音楽性に合わせてヴィジュアルイメージなどもクールでスタイリッシュなものだったのだが、ライブMCなどはアイドル的であり、その辺りのギャップも大いに受けていた。
空洞です/ゆらゆら帝国(2007)
ゆらゆら帝国の11作目にして最後のオリジナルアルバム「空洞です」のタイトルトラックである。
「ぼくの心をあなたは奪い去った 俺は空洞 でかい空洞」というようなことが歌われるが、「意味を求めて無意味なものがない それはムード 」といまどきの気分を批評しているようでもある。
アルバムは邦楽ロック&ポップ史における名盤の1つとして知られ、特に21世紀以降の作品としてはダントツといえるほどの高評価を得ているような気もする。

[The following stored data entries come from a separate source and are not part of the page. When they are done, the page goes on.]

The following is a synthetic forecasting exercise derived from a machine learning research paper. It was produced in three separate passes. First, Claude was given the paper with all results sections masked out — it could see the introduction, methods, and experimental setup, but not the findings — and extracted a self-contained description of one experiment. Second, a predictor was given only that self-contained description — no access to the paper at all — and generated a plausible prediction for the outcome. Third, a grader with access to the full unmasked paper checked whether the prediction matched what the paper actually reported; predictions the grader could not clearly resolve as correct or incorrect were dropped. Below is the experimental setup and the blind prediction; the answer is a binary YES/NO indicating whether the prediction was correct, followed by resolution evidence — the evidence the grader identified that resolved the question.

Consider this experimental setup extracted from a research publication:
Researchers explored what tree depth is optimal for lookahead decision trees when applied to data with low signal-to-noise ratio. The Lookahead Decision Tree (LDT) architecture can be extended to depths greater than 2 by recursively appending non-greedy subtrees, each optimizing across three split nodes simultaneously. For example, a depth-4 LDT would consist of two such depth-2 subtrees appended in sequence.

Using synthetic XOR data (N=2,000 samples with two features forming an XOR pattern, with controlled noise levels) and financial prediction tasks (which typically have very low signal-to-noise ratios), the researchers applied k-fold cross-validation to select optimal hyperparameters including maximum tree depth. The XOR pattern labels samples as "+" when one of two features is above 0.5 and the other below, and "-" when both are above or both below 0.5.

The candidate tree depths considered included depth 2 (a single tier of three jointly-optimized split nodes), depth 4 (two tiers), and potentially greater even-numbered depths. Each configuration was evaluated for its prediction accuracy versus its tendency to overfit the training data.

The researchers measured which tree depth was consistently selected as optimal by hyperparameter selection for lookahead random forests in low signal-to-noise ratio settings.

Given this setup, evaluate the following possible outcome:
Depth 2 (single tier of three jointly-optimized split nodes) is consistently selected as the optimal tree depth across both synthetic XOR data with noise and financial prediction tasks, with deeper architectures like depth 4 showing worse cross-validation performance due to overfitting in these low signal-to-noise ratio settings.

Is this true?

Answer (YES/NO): YES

すべては虚ろであるわけなのだが、生命力は間違いなくそこにあるというような感じがとても良い。
若者のすべて/フジファブリック(2007)
フジファブリックの10作目のシングルで、オリコン週間シングルランキングで最高30位を記録した。
「真夏のピークが去った 天気予報士がテレビで言ってた」「最後の花火に今年もなったな」というような歌詞がとても印象的な、夏の終わりの物悲しさを感じさせてくれる名曲である。
当時それほど大きくヒットしたというわけでもなかったのだが、時が経つにつれしだいに名曲としての評価が高まっていった印象である。
この曲がリリースされた翌々年にボーカリストでソングライターの志村正彦は急逝するのだが、バンドはその後も活動を続け、2019年にはテレビ朝日系の人気音楽番組「ミュージックステーション」でこの曲を当時の映像も交えて演奏した。
俺たちの明日/エレファントカシマシ(2007)
エレファントカシマシの34作目のシングルで、オリコン週間シングルランキングで最高18位を記録した。
ハウス食品のドリンク剤、ウコンの力のCMソングでもあり、「さあ がんばろうぜ!」と歌われる大人の応援ソングである。
デビュー当時は一部で高く評価されていながらもバンドブームにおける異端児的な存在でセールス的にも苦戦していたのだが、それから時が経ちこの曲は2023年の「NHK紅白歌合戦」でも歌われたりしていた。
「10代 憎しみと愛入り交じった目で世間を罵り 20代 悲しみを知って 目を背けたくって 町を彷徨い歩き 30代 愛する人のためのこの命だってことに あぁ 気付いたな」という歌詞はこのエレファントカシマシというバンドそのものの成長の足跡のようでもあって、いろいろと感慨深い。